→ TASK DESCRIPTION
Filter the entries for the string "MOUNT". Copy each line that has it.

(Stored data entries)
****************
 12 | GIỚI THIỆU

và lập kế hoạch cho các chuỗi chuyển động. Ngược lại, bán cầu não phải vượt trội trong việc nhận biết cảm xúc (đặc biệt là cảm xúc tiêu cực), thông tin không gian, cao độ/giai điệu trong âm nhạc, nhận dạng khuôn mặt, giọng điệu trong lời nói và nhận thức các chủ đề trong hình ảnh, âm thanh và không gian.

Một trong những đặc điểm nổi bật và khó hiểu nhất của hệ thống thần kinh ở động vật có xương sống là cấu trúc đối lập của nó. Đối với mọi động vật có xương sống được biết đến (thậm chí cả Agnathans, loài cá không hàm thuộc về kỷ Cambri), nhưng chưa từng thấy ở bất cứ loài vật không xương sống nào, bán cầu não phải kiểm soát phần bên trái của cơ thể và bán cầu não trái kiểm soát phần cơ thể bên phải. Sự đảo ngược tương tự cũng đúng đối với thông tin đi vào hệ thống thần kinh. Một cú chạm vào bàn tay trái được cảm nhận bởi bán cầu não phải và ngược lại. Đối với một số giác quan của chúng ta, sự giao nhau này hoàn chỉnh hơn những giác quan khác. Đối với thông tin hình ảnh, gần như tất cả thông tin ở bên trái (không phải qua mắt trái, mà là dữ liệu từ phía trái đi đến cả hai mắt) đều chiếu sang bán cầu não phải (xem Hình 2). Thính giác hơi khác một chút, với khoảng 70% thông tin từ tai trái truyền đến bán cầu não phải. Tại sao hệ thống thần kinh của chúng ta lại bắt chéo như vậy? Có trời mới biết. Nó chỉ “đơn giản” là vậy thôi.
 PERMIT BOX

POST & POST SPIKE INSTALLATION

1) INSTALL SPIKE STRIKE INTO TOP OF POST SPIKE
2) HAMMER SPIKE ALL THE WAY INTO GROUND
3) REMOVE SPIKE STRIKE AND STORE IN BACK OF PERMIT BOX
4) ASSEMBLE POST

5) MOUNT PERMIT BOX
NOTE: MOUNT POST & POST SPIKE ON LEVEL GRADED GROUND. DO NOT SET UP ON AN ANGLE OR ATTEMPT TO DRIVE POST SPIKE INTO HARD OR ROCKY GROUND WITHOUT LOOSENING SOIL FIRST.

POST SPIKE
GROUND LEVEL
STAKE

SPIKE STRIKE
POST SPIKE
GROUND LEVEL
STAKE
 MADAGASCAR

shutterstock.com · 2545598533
****************
→ ANSWER FOR THE TASK
5) MOUNT PERMIT BOX
NOTE: MOUNT POST & POST SPIKE ON LEVEL GRADED GROUND. DO NOT SET UP ON AN ANGLE OR ATTEMPT TO DRIVE POST SPIKE INTO HARD OR ROCKY GROUND WITHOUT LOOSENING SOIL FIRST.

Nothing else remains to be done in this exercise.